The rise of cheap, available renewable energy is creating a management nightmare for traditional utilities from California to Germany to Australia, as the availability of surplus electricity drags down the price the power companies can charge for their product at certain times of day.
“With wind and solar farms sprouting up in more areas—and their power getting priority to feed into the grid in many places—the amount of electricity being generated is outstripping demand during certain hours of the day,” Bloomberg reports. “The result: power prices are slipping to zero or even below more often in more jurisdictions,” and “upending the economics of the business in the process.”
Bloomberg notes the challenge is most prominent in Germany and California, both jurisdictions that have been leading the development of new renewable energy capacity. It’s ultimately the result of the entirely necessary drive to force-fit new, carbon-free sources of electricity into an older, centralized grid.

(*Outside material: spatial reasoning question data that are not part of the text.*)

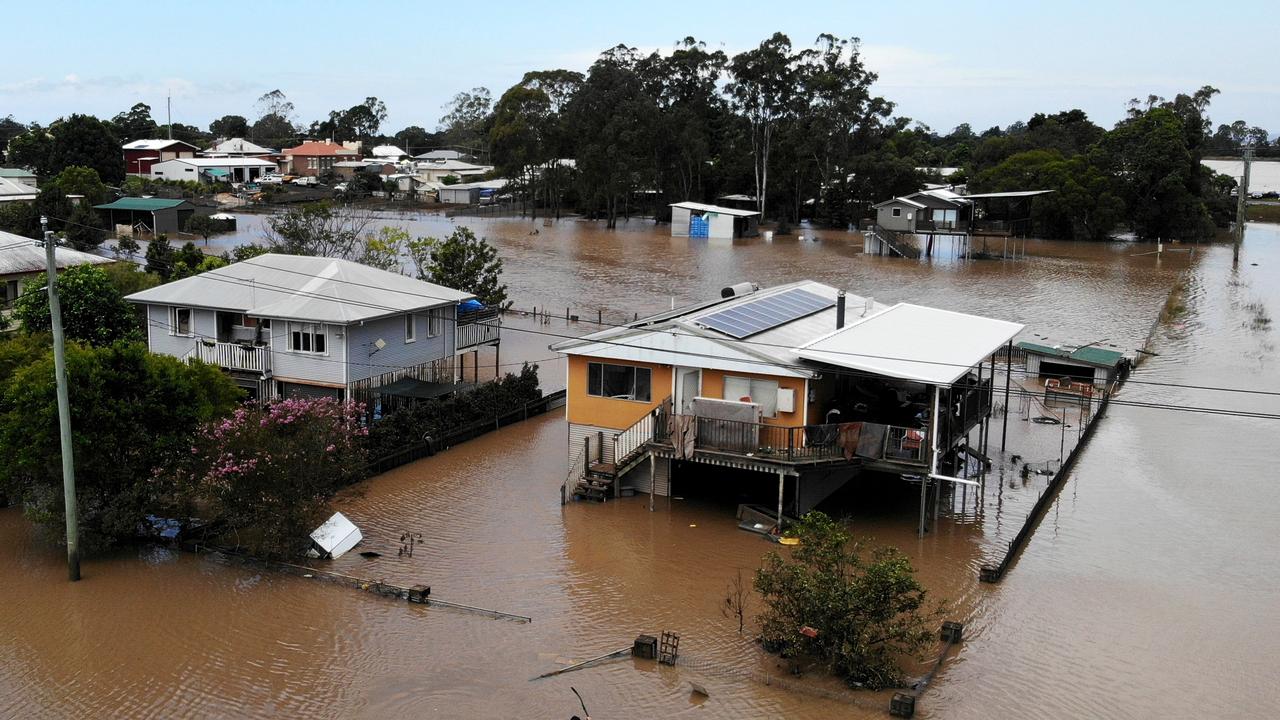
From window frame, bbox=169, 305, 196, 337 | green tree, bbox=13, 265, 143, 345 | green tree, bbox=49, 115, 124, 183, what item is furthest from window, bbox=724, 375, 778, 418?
green tree, bbox=49, 115, 124, 183

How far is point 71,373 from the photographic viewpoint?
20031mm

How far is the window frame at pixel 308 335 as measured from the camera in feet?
89.9

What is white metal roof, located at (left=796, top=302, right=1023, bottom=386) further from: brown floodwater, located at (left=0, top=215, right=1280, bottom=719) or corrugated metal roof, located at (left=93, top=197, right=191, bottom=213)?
corrugated metal roof, located at (left=93, top=197, right=191, bottom=213)

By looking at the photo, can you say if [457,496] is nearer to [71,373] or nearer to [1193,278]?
[71,373]

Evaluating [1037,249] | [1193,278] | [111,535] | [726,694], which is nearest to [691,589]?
[726,694]

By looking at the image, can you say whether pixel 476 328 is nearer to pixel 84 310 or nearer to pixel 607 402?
pixel 607 402

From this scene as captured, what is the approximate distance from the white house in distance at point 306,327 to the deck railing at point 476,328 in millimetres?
1032

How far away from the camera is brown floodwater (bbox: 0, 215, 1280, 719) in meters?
15.4

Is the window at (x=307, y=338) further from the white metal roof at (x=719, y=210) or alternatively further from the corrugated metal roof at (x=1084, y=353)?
the white metal roof at (x=719, y=210)

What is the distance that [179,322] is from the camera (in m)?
29.0

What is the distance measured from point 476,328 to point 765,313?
1025 cm

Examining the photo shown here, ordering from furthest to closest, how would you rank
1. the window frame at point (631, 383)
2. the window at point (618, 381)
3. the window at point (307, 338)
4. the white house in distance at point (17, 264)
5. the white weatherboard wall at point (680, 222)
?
1. the white weatherboard wall at point (680, 222)
2. the white house in distance at point (17, 264)
3. the window at point (307, 338)
4. the window at point (618, 381)
5. the window frame at point (631, 383)

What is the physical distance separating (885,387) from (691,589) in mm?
7410

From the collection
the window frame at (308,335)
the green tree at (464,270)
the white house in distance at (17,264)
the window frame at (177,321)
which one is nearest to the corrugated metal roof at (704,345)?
the window frame at (308,335)
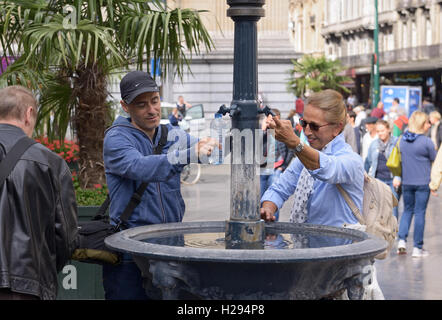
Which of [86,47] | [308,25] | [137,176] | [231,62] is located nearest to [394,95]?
[231,62]

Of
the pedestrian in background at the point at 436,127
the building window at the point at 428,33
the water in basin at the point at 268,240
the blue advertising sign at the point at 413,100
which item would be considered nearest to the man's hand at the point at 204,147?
the water in basin at the point at 268,240

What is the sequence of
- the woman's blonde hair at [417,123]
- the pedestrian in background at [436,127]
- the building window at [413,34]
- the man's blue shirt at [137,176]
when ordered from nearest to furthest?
the man's blue shirt at [137,176], the woman's blonde hair at [417,123], the pedestrian in background at [436,127], the building window at [413,34]

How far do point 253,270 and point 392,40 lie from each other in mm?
70215

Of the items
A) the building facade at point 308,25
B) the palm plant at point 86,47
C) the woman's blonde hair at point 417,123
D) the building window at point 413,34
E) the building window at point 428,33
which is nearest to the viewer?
the palm plant at point 86,47

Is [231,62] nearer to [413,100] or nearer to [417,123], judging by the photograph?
[413,100]

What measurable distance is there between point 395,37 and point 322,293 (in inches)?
2706

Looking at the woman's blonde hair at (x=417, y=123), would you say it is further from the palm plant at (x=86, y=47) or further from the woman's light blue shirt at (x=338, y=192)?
the woman's light blue shirt at (x=338, y=192)

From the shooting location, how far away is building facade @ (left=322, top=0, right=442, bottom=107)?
200ft

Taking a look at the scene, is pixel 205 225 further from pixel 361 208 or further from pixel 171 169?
pixel 361 208

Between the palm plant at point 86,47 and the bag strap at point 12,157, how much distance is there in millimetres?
2802

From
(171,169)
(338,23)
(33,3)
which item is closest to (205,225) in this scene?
(171,169)

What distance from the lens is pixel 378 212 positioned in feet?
16.2

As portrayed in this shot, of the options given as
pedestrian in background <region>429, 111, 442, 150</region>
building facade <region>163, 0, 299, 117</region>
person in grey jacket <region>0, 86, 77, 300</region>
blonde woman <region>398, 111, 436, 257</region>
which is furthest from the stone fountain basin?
building facade <region>163, 0, 299, 117</region>

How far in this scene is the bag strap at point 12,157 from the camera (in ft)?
13.4
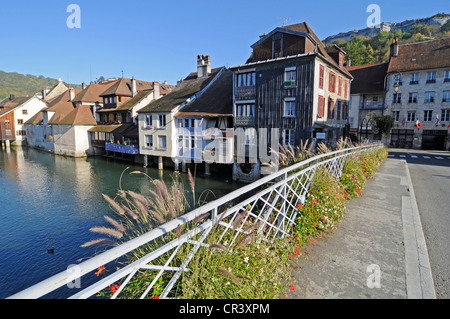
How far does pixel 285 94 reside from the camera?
23.4m

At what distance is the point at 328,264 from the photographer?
4.30 meters

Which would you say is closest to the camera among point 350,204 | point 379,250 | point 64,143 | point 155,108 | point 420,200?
point 379,250

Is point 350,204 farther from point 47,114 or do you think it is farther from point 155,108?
point 47,114

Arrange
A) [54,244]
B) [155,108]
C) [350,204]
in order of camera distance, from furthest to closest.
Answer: [155,108], [54,244], [350,204]

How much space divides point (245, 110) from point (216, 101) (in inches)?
221

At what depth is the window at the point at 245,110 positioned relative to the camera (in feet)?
84.0

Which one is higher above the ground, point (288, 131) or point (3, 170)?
point (288, 131)

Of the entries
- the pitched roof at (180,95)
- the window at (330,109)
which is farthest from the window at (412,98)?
the pitched roof at (180,95)

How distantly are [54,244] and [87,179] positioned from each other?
16.9 metres

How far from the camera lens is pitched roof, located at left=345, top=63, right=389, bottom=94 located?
4150cm

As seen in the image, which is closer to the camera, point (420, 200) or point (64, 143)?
point (420, 200)

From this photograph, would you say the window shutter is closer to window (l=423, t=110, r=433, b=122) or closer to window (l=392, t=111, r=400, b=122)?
window (l=392, t=111, r=400, b=122)

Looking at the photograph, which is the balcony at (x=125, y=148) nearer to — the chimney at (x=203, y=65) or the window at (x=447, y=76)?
the chimney at (x=203, y=65)

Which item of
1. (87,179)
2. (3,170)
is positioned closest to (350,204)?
(87,179)
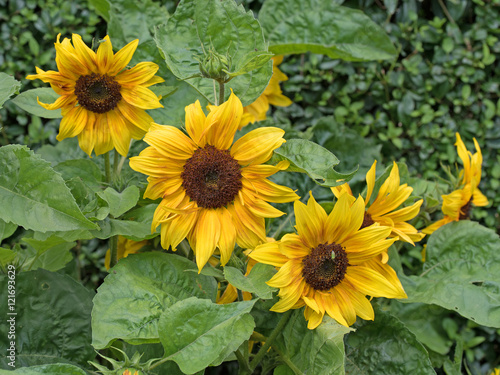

“Periods with negative prices occur when there is more supply than demand, typically during a mid-day sun burst or early morning wind gust when demand is already low,” the news agency explains. “A negative price is essentially a market signal telling utilities to shut down certain power plants. It doesn’t result in anyone getting a refund on bills—or in electric meters running backward.”
It does, however, create a more complicated picture for legacy power producers and grids. A sub-zero price “often prompts owners of traditional coal and gas plants to shut down production for a period, even though many of the facilities aren’t designed to switch on and off quickly,” writes Stockholm-based energy markets reporter Jesper Stärn. “It’s left the utilities complaining that they can’t earn the returns they expected for their investment in generation capacity.”
Bloomberg New Energy Finance analyst William Nelson said negative pricing only occurs in most U.S. markets when actual power deliveries vary from the previous day’s projections, known as the day-ahead market. “On the supply side, the intermittent sources like wind and solar are most likely to deviate from their day-ahead plans,” he said. The exception is California, with 110 hours of negative prices, according to one recent report.
In Australia, Bloomberg says natural gas “peaker” plants, designed to come online quickly and only when they’re needed, successfully reduced the number of negative pricing days in 2017 despite rapid wind farm development. For one energy service company that specializes in installing small power plants, it amounts to the end of the “energy mainframe”.
“Bill Gates became the richest bloke on Earth off the end of the mainframe,” said Aggregated Micro Power Holdings Plc. Chair Neil Eckert. Now, “we are seeing the end of the energy mainframe. The world will have to learn new techniques—how to invest in small-scale, distributed energy.”